Prince's sermon on Sunday was unbelievably good. He spoke on the Gift of Messiness. When we are faced with messiness we do three things: get apathetic about our spiritual life and say, "I can't do it"; get legalistic and rigid because that offers control and certainty (so we think); or we get honest and walk faithfully and trustfully with God through it all.

It gave me a lot to think about. The Scripture is full of people who were in either of those camps. Prince gave the example of Noah, who is a picture of faithfulness; you know, building an ark in wilderness and such. And then after he survives Katrina's bigger and meaner brother he gets naked and gets drunk. Being a flood survivor must be extremely tough. I also think of David--shepherd boy, man-child, warrior, poet, king, and, GULP, adulterer.
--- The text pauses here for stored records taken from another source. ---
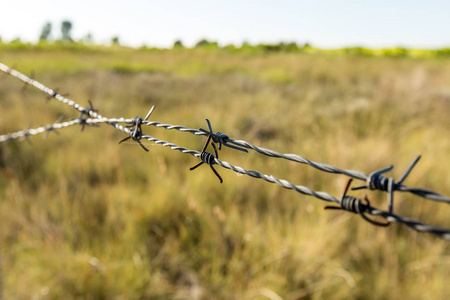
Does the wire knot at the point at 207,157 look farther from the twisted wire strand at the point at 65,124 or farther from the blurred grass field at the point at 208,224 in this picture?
the blurred grass field at the point at 208,224

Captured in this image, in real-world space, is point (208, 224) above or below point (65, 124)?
below

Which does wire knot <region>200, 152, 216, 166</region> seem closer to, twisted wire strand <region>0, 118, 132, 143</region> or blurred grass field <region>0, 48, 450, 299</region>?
twisted wire strand <region>0, 118, 132, 143</region>

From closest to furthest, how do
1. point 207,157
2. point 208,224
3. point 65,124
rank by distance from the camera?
point 207,157, point 65,124, point 208,224

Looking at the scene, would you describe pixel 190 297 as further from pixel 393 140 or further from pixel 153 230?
pixel 393 140

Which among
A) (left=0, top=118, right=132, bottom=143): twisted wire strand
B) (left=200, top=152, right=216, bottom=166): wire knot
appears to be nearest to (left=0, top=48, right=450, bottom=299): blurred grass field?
(left=0, top=118, right=132, bottom=143): twisted wire strand

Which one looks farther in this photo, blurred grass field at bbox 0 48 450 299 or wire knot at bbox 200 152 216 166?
blurred grass field at bbox 0 48 450 299

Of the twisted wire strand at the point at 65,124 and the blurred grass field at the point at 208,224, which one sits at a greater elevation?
the twisted wire strand at the point at 65,124

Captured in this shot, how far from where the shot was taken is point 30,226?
2.64m

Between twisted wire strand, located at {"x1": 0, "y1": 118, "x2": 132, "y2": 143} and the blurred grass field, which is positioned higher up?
twisted wire strand, located at {"x1": 0, "y1": 118, "x2": 132, "y2": 143}

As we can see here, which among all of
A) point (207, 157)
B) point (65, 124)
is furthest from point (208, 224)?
point (207, 157)

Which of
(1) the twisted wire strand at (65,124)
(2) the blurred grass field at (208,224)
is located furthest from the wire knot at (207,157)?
(2) the blurred grass field at (208,224)

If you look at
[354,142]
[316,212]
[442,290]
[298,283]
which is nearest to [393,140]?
[354,142]

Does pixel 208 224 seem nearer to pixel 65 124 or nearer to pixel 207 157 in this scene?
pixel 65 124

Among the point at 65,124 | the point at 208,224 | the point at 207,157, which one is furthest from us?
the point at 208,224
Then there are those who are rigid. If you were/are the kind of person who thought they knew everything about God then Jesus would've been pretty annoying. There were those who were hyper-rigid and led mostly from their head and not from their heart. This wasn't all the religious leaders because we know that Nicodemus was among the Sanhedrin and in Acts he spoke on behalf of the apostles. Some of the Pharisees, Sadducees and Scribes followed Jesus. There were some, however, who thought got fit in a box--whether that box was the Temple, the synagogue, or even today, the church. When Jesus tells the story of the lost coin, the lost sheep and the lost child in Luke 15 he is speaking about the out of the box God. And Jesus loved those who were considered to be "irreligious." He hung out and loved (notice the text never says Jesus "tolerated" them) them.
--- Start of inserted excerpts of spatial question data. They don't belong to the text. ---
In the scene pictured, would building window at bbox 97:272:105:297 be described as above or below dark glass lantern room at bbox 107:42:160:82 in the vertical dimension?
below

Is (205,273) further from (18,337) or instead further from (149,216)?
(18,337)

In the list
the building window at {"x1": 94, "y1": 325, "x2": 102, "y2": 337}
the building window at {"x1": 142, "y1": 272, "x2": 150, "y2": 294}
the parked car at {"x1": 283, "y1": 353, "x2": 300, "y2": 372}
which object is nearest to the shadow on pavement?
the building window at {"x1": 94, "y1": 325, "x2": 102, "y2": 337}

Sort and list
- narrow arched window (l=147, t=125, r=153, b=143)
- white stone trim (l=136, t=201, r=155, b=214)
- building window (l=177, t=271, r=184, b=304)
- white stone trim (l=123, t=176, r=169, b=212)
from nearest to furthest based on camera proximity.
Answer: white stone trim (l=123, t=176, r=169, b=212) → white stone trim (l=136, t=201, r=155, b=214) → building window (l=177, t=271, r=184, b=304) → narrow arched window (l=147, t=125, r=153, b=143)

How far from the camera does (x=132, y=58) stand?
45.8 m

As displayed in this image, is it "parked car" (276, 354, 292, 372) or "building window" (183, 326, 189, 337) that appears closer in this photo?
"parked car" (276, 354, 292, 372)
Then there are those who accept the messiness and walk with God through it. That was the gospel for me--truly the "good news." I don't have to be squeaky clean. And thank goodness because on my bed right now is an overdue library book!!! It's okay to have a messy life--Jesus turns messiness to holiness. That's that whole bit about sanctification. Paul dealt with it and so did Peter. And for that matter--so did William Carey, Martin Luther and Dietrich Bonhoeffer. And so does Jason Elder.

Friday, December 02, 2005

Our Fearless American Staffordshire Terrier

So, the past few days here north of Ring Mountain have been windy, wet and wild. The wind whipped up pretty hard for about 2 days. On the San Rafael/Richmond Bridge (which is across water) a big rig was blown over by the wind (I suppose the shell was empty). A few trees were damaged around our little house. The door to our entrance (our entrance is a greenhouse) was beaten half-past-dead so I have to go get a new one.

And then, there is Matches. You've read about her before. She's a pitbull, ooppps, I mean, American Staffordshire Terrier. She's an inside dog. She has to, absolutely has to, be in the same room as a human. She sleeps 20 hours a day, never barks, fetches okay, and uses the potty in the backyard, of course. Well, this is the most rain she's seen since we got her at the near end of the rainy season this year. And, I think she just doesn't like rain. She doesn't mind a wet backyard but rain from above is not her thing. So all this week I've been having to push her scrowny tail out to the backyard and stand out there in the rain for her to go!

So before we put her in her crate for the night we open up the door and she usually goes out, but not last night. It was still pretty stormy at 1030 but I open the door and just assume she is going to the backyard, when all of the sudden I look and she has not left the doorway but is peeing on our doormat!!!!!! Oh the Humanity!!!!! I started crying out laughing at her and said, "You are the biggest punk I've ever seen." I mean, this is a prank a college friend would play. She then shakes the dew off her lilly, looks up at me, pauses, steps over the defiled doormat and comes right back in and lays down.

Well, she's a pretty smart dogs as dogs go, so today I'm teaching her to deep clean.